Remi Charron, Ph.D., associate professor at NYIT-Vancouver, received a $40,000 grant from BC Housing’s Building Excellence Research and Education Grants program to build an Energy Management laboratory that will incorporate portable lab stations and educational videos and workshops to explain the basics of emerging housing technologies to consumers and builders. BC Housing works with private and nonprofit sectors, provincial authorities and ministries, and other levels of government and community groups to create safe, affordable and quality housing. The research and education grants help support these efforts.
NYIT-Vancouver is also partnering with Powertech Labs, which is providing a $10,000 in-kind contribution to design and build the lab and is soliciting suppliers to donate products for the lab, which will provide training for students in the Master of Science in Energy Management program.
“Students will be using the lab as a hands-on learning environment.

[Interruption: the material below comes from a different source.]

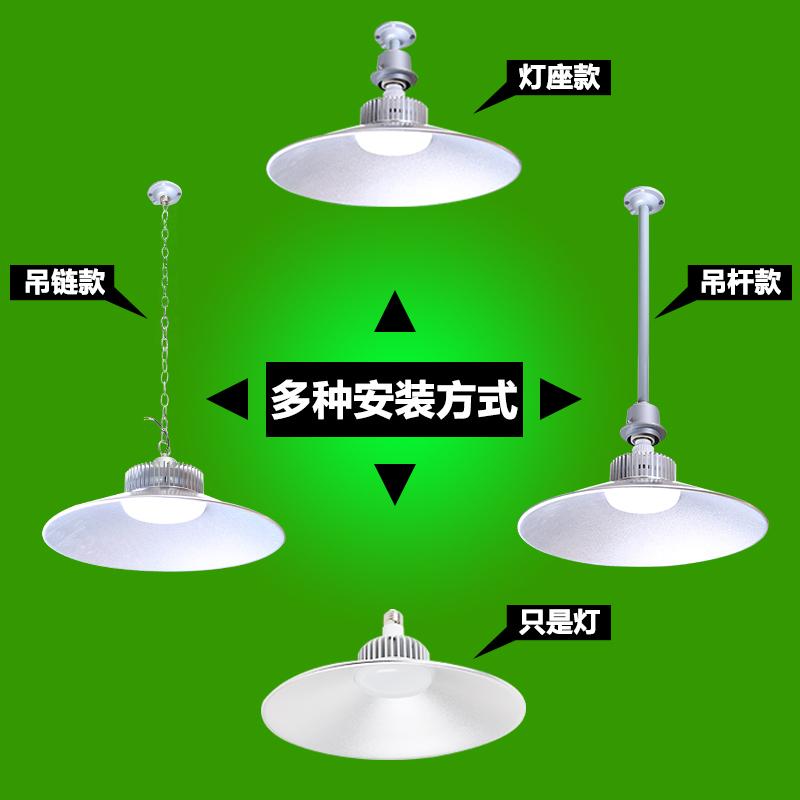 Επισήμανση των φανών υπό το φως της αποθήκης του εργοστασίου οδήγησε το φως λαμπτήρα εργοστάσιο φώτα ανώτατο όριο πολυέλαιο 50W100W εργαστήριο της εξοικονόμησης ενέργειας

They will configure and use the technologies, and they will take various performance measures and analyze them to support the theories that they learn in class,” said Charron. While the lab will not be completed until October of this year, the development phase will offer its own benefits. “On a more immediate level, current students will be able to assist with the design development of the lab through project course work,” he added.
In addition to constructing and using the physical space, the students will work with master’s candidates in instructional technology to develop a series of online videos on a variety of high performance home technologies, including solar electric systems, battery backup systems, cold-climate air source heat pumps, Internet of Things smart home devices, and energy monitoring devices. Energy management faculty members will also partner with industry experts to develop a series of workshops that expand on the information in the videos. The sessions will be offered to consumers and builders at the Vancouver campus.
“It’s an interesting project as it involves various facets of education—the consumer, the builder, and energy management students,” Charron said. “It has the potential to include research components for faculty members, and it can help with marketing NYIT, the energy management program, and the benefits of energy efficiency and renewable energy to the broader population.”